_Exercise aim_: Lines in the records below that contain the word "Orinoquía" must each be copied.

_Exercise materials_:
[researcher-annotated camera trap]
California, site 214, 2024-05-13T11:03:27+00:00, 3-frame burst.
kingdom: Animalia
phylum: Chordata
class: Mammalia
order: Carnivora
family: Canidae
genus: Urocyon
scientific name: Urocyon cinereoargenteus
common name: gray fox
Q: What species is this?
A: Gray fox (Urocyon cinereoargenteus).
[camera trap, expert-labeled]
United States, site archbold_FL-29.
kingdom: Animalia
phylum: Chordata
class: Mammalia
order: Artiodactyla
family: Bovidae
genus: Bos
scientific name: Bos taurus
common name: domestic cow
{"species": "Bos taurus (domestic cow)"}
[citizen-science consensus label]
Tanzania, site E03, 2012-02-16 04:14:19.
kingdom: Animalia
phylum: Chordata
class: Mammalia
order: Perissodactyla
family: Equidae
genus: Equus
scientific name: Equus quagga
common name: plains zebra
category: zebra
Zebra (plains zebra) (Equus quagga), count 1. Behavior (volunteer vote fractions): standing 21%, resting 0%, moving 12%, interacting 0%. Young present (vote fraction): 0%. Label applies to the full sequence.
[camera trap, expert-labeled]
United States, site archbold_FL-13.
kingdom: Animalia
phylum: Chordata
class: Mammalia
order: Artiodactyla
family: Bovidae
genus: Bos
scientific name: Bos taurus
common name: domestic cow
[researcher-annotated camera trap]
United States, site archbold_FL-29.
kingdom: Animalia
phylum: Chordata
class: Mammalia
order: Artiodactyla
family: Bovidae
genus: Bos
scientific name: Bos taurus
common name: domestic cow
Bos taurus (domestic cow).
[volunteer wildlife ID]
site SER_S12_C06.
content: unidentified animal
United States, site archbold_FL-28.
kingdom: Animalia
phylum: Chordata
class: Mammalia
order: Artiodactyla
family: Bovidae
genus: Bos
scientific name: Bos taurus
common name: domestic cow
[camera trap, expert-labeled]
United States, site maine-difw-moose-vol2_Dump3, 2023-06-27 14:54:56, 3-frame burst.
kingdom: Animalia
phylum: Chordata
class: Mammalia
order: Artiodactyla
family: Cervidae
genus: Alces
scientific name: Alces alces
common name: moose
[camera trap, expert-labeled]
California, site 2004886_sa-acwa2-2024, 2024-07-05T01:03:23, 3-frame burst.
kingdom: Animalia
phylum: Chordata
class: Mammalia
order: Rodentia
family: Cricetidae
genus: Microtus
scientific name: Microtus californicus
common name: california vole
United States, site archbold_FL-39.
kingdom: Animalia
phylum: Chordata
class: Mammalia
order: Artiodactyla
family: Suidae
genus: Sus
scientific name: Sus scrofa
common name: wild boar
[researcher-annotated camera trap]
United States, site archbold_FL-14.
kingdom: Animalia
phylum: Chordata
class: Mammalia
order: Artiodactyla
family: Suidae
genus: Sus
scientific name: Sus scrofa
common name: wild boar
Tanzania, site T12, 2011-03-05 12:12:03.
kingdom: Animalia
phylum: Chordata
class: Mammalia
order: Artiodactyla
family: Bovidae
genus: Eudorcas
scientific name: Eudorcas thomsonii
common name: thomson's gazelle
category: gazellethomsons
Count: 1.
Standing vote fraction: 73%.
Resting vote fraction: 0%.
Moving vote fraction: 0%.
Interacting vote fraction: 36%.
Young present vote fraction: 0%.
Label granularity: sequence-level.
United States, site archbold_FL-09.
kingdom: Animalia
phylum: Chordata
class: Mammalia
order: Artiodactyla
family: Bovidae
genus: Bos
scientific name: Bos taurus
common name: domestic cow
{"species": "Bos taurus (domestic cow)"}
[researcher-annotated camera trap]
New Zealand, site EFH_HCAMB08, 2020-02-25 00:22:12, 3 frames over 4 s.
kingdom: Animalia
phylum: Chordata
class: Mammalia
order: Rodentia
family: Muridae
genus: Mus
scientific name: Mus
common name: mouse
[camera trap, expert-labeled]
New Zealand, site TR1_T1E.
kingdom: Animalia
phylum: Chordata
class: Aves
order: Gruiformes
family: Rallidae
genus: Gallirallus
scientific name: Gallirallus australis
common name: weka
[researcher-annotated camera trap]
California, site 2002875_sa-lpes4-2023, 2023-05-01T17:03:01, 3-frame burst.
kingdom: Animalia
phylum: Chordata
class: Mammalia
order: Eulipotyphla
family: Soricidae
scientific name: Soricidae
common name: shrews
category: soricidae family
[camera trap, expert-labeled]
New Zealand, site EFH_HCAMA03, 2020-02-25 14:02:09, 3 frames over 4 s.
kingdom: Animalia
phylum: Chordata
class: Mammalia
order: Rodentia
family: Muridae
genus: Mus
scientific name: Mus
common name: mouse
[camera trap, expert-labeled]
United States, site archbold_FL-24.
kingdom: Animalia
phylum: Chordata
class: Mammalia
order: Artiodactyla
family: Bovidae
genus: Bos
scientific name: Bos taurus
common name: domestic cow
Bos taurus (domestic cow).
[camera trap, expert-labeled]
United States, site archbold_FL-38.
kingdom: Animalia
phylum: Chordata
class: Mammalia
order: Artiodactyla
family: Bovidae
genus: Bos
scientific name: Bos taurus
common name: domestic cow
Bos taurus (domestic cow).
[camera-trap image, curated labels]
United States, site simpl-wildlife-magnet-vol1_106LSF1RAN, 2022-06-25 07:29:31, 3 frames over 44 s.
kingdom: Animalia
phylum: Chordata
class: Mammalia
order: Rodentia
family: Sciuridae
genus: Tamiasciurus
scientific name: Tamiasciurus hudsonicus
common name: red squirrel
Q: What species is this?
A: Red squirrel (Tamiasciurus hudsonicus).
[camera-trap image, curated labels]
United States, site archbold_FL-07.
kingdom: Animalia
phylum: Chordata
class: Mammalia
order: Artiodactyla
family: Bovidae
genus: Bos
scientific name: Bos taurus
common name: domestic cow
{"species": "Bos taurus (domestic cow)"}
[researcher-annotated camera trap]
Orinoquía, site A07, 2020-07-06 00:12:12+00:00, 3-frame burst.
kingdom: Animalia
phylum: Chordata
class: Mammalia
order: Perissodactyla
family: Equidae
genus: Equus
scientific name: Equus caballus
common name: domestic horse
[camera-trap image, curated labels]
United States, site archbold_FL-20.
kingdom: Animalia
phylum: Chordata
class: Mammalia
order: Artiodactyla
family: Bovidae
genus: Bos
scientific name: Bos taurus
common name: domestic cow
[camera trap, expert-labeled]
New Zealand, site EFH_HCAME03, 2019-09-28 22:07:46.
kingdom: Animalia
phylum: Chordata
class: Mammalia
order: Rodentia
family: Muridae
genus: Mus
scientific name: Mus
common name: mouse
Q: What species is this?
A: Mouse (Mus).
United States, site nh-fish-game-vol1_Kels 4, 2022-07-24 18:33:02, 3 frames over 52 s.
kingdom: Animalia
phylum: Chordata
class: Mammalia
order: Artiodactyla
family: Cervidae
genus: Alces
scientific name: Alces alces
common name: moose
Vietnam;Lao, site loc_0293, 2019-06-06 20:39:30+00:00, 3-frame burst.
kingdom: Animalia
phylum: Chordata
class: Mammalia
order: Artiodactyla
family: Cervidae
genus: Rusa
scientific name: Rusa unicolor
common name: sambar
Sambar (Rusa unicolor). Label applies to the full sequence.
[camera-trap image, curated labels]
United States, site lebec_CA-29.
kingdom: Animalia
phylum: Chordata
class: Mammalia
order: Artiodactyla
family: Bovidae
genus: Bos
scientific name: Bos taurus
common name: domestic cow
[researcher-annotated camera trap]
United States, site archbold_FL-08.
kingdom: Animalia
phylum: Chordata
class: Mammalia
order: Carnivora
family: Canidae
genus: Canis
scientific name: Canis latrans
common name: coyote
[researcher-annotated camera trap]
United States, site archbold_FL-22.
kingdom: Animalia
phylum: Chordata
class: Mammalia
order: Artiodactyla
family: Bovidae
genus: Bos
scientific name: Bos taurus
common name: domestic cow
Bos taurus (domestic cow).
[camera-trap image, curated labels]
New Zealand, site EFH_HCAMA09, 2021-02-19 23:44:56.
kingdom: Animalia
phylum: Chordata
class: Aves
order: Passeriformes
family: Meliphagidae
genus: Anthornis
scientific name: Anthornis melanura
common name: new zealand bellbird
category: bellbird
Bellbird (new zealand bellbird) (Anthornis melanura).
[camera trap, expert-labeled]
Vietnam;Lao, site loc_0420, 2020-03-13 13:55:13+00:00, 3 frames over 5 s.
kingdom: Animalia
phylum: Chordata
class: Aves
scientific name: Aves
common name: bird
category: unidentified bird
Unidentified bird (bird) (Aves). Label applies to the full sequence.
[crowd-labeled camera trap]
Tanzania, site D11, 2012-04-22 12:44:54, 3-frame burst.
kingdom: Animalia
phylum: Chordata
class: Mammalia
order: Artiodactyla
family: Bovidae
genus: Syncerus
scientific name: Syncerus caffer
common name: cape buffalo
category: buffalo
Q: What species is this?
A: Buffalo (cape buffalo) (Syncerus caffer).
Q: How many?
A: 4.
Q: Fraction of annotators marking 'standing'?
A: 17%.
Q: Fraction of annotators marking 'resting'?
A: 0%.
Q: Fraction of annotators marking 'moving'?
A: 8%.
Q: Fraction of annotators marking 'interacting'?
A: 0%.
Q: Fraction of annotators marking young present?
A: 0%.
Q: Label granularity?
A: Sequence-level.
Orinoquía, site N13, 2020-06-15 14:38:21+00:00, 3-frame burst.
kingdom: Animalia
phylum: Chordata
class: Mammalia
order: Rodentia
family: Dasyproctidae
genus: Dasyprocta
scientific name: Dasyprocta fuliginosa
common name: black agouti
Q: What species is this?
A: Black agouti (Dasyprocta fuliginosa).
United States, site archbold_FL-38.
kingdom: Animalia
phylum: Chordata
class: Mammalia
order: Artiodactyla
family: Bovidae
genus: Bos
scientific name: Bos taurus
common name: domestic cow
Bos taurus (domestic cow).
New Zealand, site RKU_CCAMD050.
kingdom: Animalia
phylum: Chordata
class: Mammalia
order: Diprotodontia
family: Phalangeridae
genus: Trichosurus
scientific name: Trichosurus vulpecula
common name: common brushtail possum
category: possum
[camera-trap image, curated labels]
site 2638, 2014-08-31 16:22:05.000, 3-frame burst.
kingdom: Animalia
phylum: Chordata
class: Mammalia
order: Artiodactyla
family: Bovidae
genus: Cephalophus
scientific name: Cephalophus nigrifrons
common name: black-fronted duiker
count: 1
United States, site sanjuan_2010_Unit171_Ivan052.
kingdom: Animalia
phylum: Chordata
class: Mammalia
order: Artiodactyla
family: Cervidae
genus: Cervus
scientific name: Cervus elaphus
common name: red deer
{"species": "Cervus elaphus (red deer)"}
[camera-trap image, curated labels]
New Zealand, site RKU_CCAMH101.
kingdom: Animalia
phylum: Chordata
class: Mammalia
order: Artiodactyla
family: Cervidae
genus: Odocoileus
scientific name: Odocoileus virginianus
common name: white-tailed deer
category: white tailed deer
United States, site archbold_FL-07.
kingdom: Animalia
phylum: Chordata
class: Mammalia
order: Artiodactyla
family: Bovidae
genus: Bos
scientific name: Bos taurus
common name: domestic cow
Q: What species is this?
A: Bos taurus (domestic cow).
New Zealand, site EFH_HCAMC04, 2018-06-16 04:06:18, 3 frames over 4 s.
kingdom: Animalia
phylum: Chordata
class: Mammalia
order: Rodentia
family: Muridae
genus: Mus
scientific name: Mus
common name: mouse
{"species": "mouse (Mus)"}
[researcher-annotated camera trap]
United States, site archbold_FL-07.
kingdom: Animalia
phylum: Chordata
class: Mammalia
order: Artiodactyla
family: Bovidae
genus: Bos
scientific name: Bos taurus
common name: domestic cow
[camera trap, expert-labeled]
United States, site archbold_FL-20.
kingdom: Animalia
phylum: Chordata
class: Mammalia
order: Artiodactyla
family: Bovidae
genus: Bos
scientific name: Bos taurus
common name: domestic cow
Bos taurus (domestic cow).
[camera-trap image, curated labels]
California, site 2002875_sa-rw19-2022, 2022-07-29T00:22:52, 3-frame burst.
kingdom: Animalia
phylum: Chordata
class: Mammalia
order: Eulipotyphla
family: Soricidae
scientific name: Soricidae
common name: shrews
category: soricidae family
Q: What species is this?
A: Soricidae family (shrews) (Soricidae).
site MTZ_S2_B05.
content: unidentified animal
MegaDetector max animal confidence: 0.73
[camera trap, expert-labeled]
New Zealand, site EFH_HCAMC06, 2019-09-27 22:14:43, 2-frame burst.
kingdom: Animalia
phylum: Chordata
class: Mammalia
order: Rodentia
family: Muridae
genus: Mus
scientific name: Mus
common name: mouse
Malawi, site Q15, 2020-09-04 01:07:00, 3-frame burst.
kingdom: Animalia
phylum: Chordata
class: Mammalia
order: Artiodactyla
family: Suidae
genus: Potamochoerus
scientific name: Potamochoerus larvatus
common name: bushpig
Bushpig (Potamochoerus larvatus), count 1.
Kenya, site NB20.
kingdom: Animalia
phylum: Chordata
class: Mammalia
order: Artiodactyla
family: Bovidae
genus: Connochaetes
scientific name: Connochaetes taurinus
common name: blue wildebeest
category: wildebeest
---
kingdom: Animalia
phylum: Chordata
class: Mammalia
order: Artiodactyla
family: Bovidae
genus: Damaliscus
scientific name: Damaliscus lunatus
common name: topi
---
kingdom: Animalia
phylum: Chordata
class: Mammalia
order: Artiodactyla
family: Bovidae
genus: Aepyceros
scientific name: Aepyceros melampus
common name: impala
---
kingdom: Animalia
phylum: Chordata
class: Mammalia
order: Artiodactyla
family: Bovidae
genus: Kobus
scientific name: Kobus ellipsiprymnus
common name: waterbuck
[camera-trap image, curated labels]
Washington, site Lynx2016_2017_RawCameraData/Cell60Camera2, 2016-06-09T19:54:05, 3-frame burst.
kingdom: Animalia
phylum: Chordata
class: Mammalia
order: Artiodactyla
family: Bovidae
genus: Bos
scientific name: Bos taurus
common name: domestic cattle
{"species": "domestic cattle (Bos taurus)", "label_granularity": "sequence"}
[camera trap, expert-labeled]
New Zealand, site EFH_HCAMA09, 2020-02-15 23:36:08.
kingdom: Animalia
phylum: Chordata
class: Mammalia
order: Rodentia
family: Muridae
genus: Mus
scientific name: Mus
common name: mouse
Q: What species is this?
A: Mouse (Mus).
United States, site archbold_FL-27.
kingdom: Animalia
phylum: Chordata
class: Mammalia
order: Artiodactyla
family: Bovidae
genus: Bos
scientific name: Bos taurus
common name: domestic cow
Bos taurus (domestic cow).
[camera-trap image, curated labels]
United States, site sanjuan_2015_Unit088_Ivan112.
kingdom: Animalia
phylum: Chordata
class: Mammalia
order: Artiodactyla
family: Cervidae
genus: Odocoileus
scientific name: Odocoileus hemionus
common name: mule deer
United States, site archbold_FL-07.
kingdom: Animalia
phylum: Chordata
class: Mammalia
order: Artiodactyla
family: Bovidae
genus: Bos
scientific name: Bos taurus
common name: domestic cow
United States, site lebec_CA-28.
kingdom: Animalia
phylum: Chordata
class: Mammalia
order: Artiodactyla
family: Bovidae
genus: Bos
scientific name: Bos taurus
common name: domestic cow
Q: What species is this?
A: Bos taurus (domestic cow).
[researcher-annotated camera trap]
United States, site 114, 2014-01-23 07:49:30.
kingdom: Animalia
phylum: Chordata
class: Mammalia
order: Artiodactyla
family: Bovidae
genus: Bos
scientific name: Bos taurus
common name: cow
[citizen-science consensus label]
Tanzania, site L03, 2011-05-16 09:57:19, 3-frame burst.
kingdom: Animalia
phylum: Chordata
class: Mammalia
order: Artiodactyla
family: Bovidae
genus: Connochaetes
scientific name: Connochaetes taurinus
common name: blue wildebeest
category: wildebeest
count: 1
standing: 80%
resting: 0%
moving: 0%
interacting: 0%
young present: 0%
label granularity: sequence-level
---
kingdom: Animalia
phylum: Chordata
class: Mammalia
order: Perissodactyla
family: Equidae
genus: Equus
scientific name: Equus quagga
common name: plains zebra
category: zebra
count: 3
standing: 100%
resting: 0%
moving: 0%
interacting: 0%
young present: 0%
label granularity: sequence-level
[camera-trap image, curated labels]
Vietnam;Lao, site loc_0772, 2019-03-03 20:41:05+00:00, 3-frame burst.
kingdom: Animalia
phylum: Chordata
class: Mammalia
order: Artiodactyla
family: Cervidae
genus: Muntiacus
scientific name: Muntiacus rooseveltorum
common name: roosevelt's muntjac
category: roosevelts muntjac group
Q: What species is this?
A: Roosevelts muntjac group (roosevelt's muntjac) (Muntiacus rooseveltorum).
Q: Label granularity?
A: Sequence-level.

_Reply_:
Orinoquía, site A07, 2020-07-06 00:12:12+00:00, 3-frame burst.
Orinoquía, site N13, 2020-06-15 14:38:21+00:00, 3-frame burst.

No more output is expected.